O Red Bull Bragantino definiu a punição a Gustavo Marques após as declarações machistas direcionadas à árbitra Daiane Muniz, ocorridas após a derrota para o São Paulo no Paulistão. O clube informou uma multa equivalente a 50% do salário do jogador, destinada a uma ONG que atua no apoio a mulheres em situação de vulnerabilidade, e anunciou que ele não será relacionado para a próxima partida.
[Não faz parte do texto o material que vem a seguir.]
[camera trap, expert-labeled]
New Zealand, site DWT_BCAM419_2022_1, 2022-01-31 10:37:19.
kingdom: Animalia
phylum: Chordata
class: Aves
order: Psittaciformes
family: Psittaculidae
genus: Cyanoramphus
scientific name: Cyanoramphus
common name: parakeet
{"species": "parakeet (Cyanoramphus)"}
A decisão foi comunicada pela diretoria em nota oficial. Além da punição financeira, Marques ficará fora da lista de relacionados para o duelo contra o Athletico-PR, programado para a quarta-feira, mantendo o foco no processo educativo anunciado pelo clube.
Entenda o caso, em síntese: o Bragantino foi eliminado nas quartas de final do Paulistão, com resultado de 2 a 1 diante do São Paulo, no Estádio Cícero de Souza Marques. Gustavo Marques criticou publicamente a arbitragem e a decisão de escalar uma árbitra mulher para o confronto decisivo, em entrevista ainda no gramado.
Na sequência, o atleta pediu desculpas em sua fala posterior na zona mista, afirmando arrependimento, reconhecendo o erro e enfatizando o respeito às mulheres. O caso gerou repercussão e levou o clube a adotar medidas disciplinares.
A Federação Paulista de Futebol reagiu, classificando a declaração como visão primitiva, machista e misógina, incompatível com os valores do esporte. A entidade informou que conta com 36 mulheres em seu quadro de arbitragem e que encaminhará denúncia à Justiça Desportiva para as providências cabíveis.